The plan will recommend more than 600 miles of new paths, says Joe Blankenship, a planner with the city planning and development department. Blankenship says many of those paths will be protected — separated from traffic with barriers such as planters, posts, green space or parked cars.
He adds that the recommended lanes will be located on major roads, not just side streets, so that more people can get where they need to go without relying on a car. The goal is to add lanes that are both useful and safe.
“They inherently attract riders who are interested in cycling but concerned with safety,” he says.
Protected bike lanes have become popular in bike-friendly Midwestern cities such as Indianapolis. In 2013, that city completed its Indianapolis Cultural Trail, an eight-mile path around the downtown area.
The trail was built on existing roads and is separated from traffic by curbs and gardens, says executive director Karen Haley. It’s cleared of snow during the winter, illuminated at night and decorated with public art.
Haley says the Indianapolis trail has boosted tourism and the local economy. Within two years, the trail helped increase assessed property values in downtown Indianapolis by $1 billion.
Bunch says he’d love to see a similar trail in Kansas City. But there is one huge hurdle: money.
The Indianapolis Cultural Trail cost $63 million — $35 million in federal funding and $27 million in private dollars.
Kansas City doesn’t have a budget set aside for bike projects, Blankenship says. But recommendations in the new bike plan could potentially be funded by the city’s 1-cent sales tax for capital improvements, federal grants and public/private partnerships like the one that made the Indiana Cultural Trail possible.

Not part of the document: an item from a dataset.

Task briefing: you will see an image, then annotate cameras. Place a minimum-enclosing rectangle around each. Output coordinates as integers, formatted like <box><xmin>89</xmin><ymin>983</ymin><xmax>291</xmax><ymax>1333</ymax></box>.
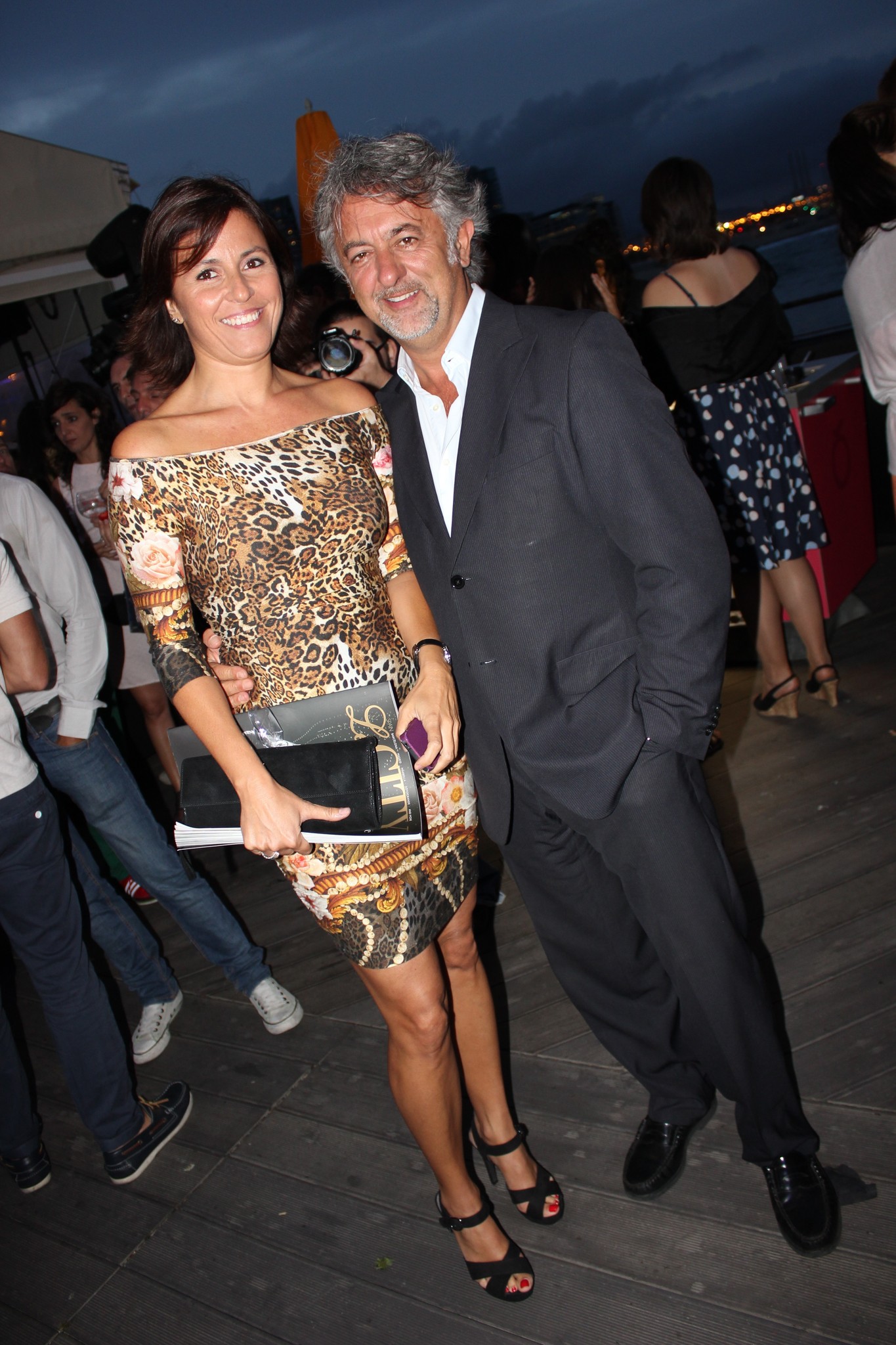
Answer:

He adds that many bike lanes can be added at a low cost when streets are resurfaced and repainted. And protected lanes can be less expensive when parked cars are the barrier.
The public works department is completing work on Kansas City’s first parking protected bike lanes along Armour Boulevard from Broadway to The Paseo. The new lanes run between the sidewalk and cars parked along Armour, a key east-west connector in midtown.
The lanes are “fantastic,” according to Dayna Meyer, a South Hyde Park resident who uses them almost daily.
“They’re the best of the best bike lanes,” Meyer says. “They should be everywhere.”
Meyer and other cyclists say they’d love to see clear, protected lanes — and ample bike racks — all over the city. The waiting is the hardest part.
“I want to see it happen in a month,” Meyer says, “instead of in five years.”